--- START ---

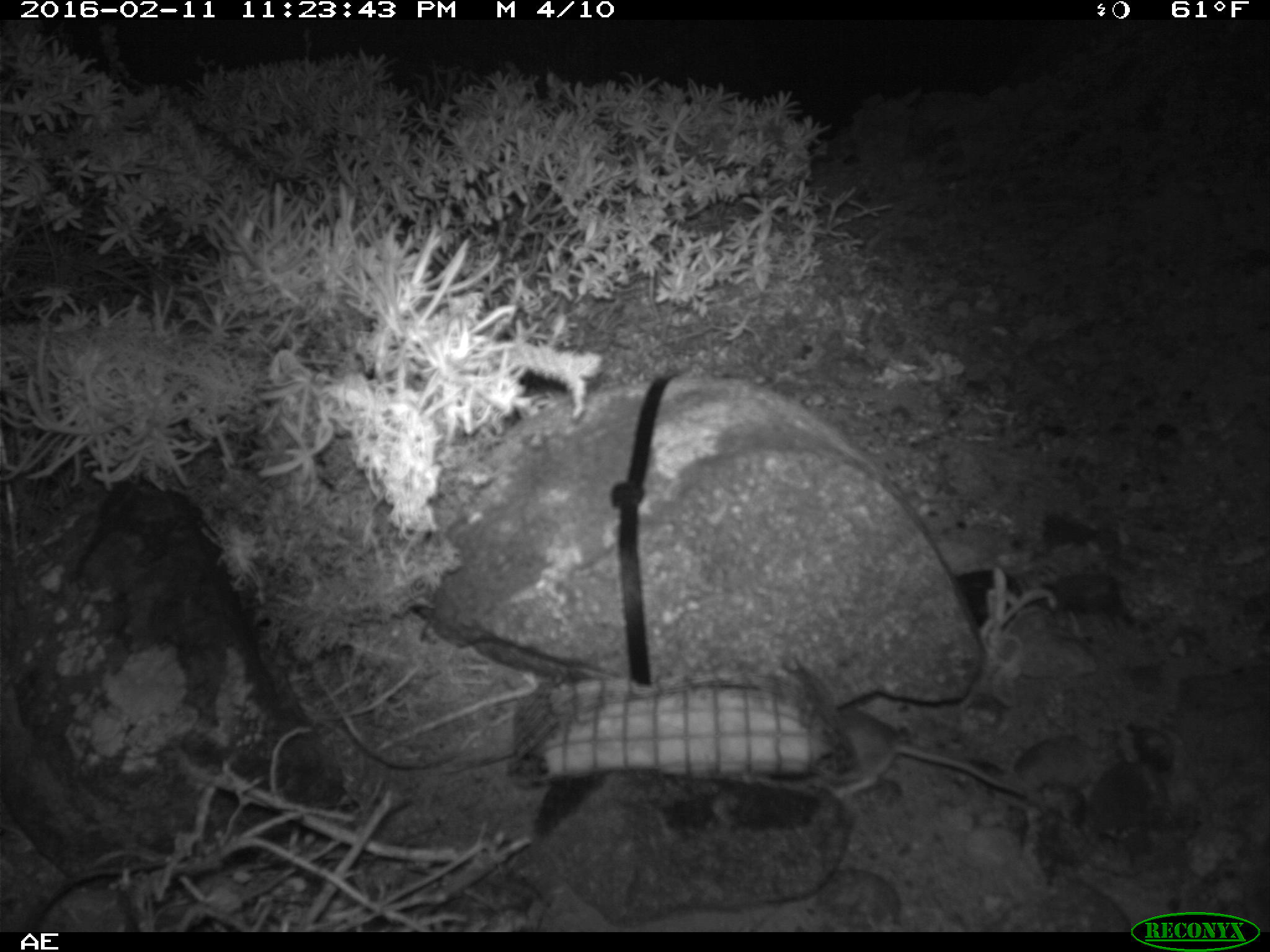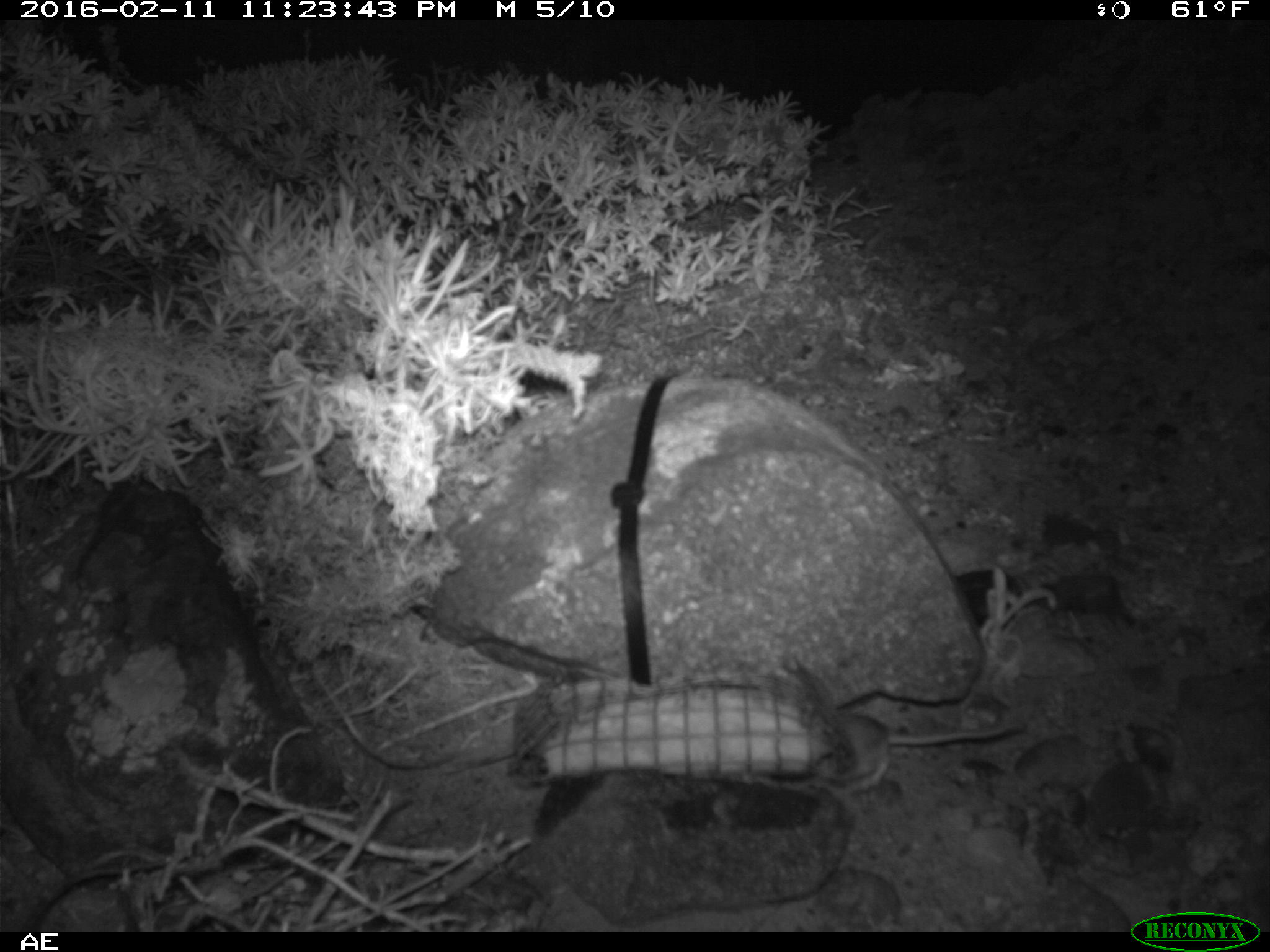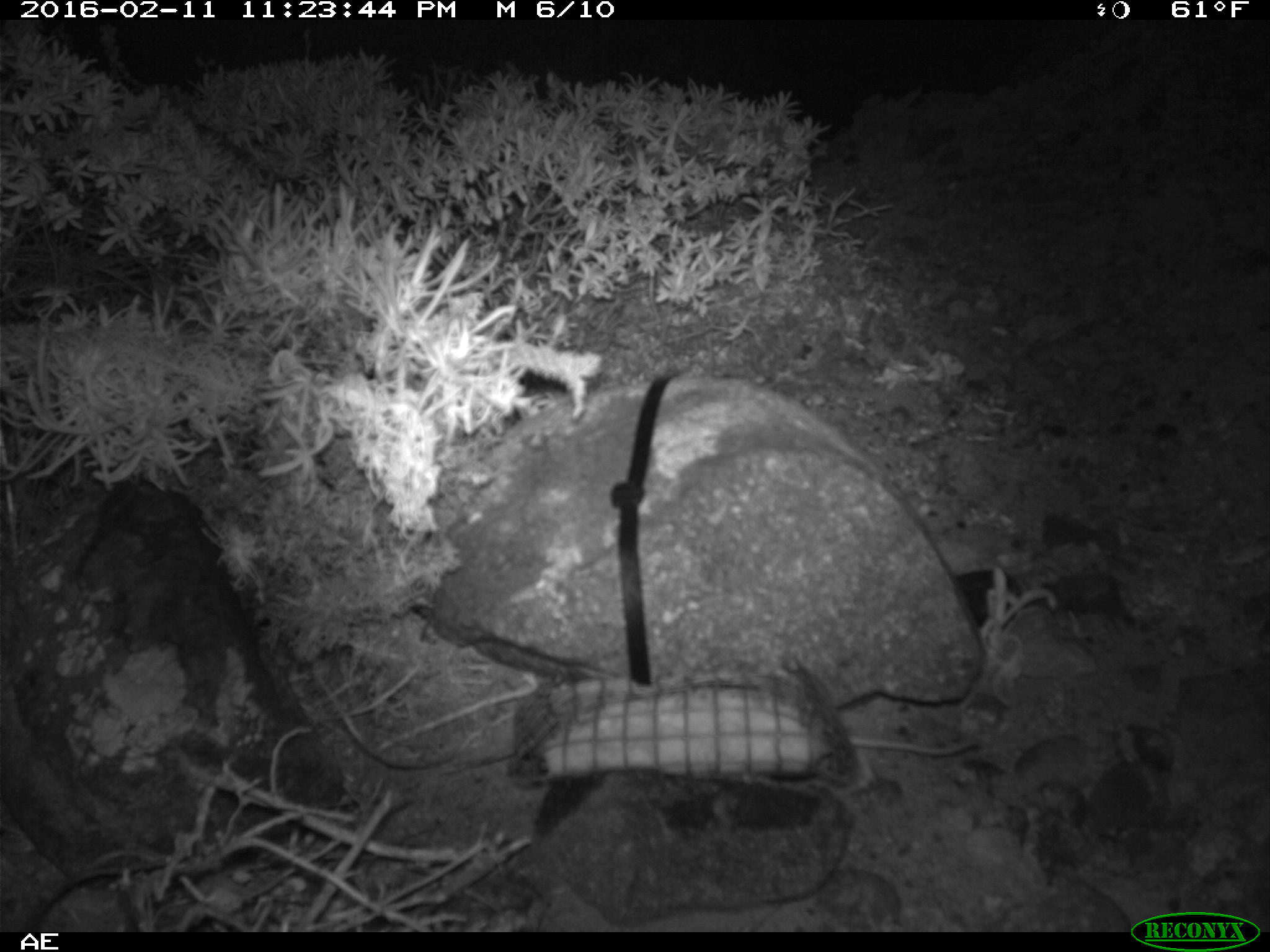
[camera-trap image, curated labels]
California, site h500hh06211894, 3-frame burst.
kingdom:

--- END ---
--- START ---

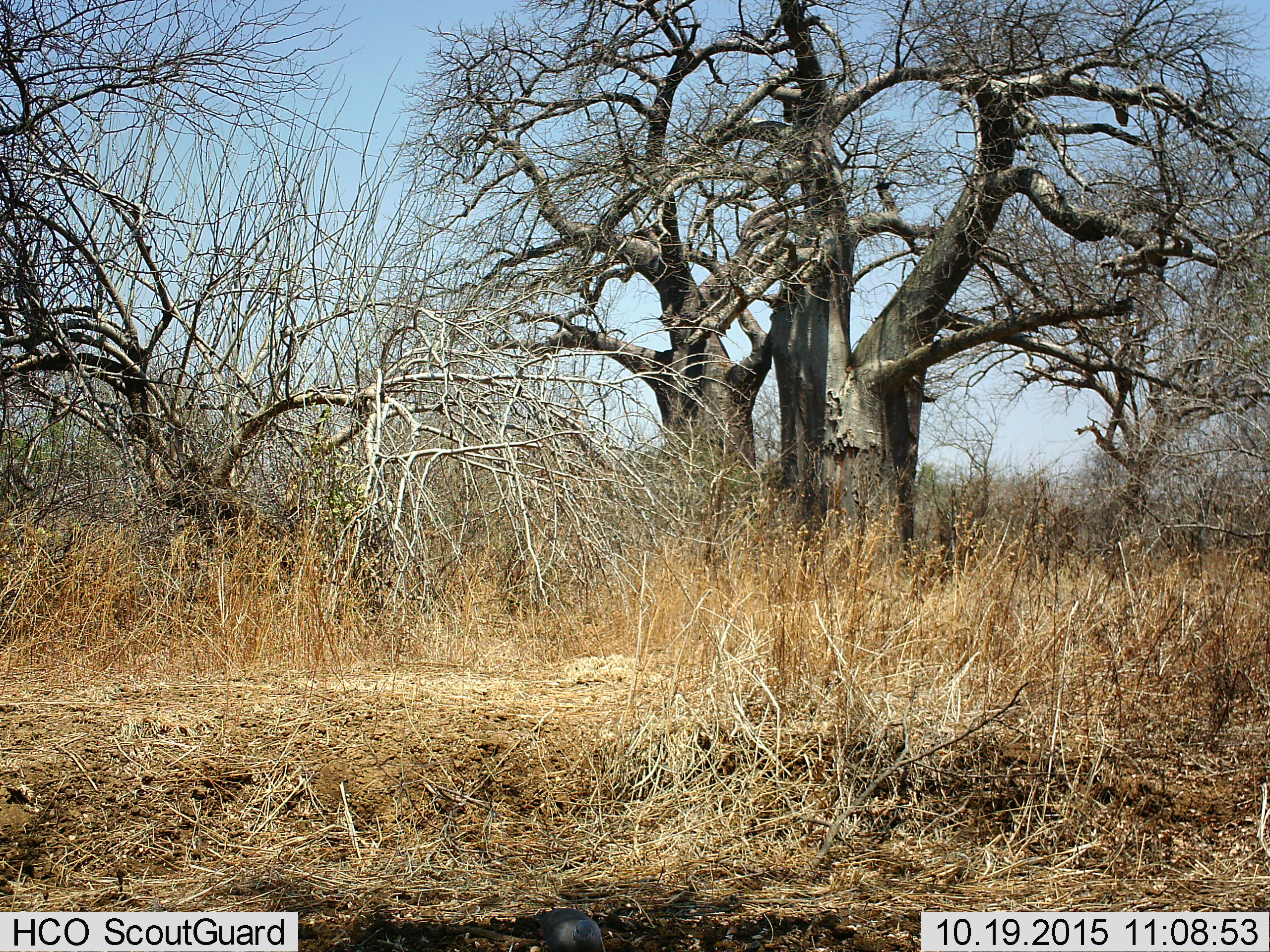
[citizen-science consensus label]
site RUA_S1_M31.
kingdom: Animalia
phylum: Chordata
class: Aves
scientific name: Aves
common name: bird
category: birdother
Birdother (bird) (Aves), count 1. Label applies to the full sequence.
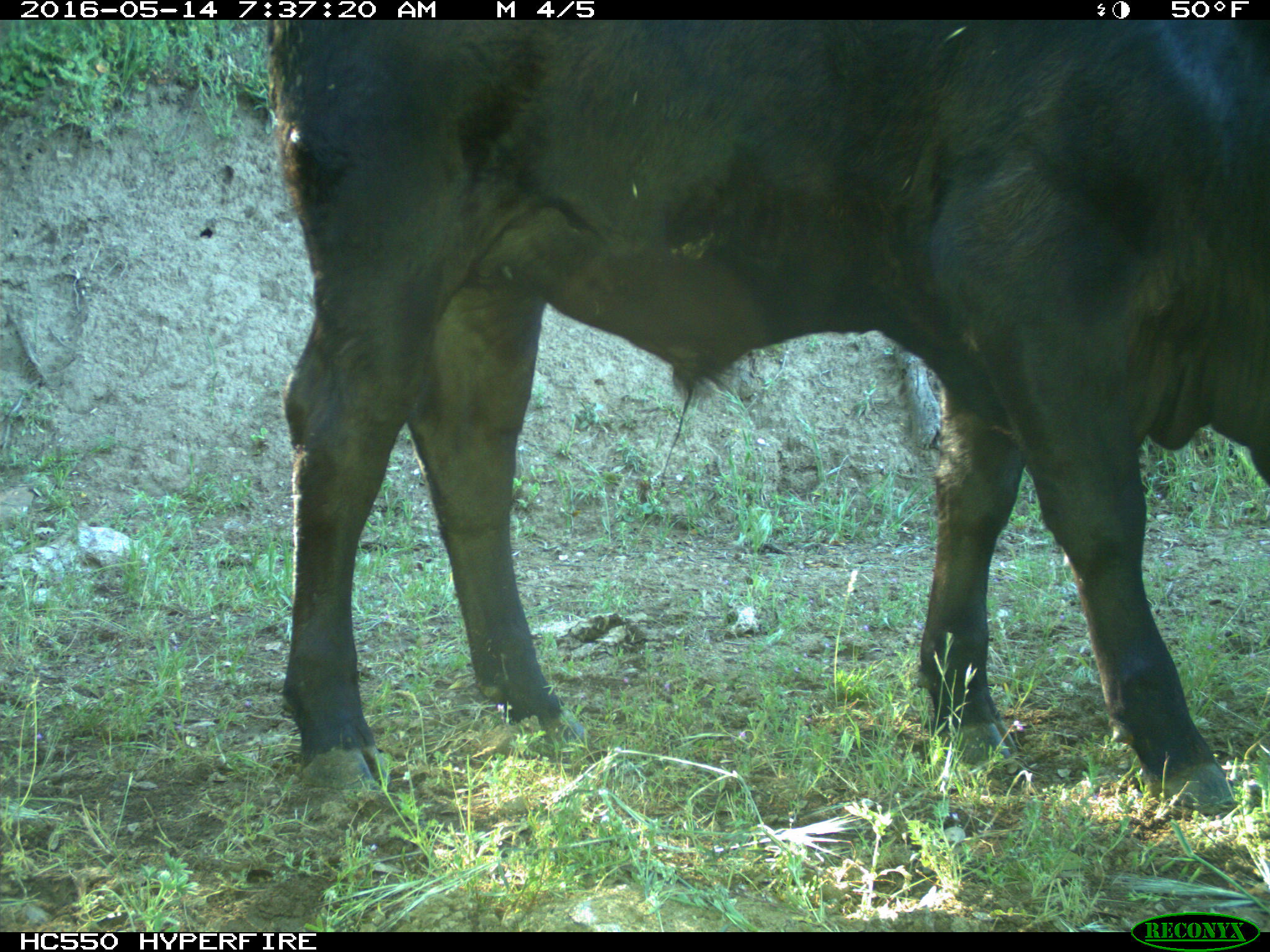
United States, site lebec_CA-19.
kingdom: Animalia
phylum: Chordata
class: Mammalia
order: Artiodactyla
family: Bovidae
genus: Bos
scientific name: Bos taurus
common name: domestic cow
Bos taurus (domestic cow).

--- END ---

Task brief:
Please show all lines from the entries that contain the word "site".

Completed exercise:
California, site h500hh06211894, 3-frame burst.
site RUA_S1_M31.
United States, site lebec_CA-19.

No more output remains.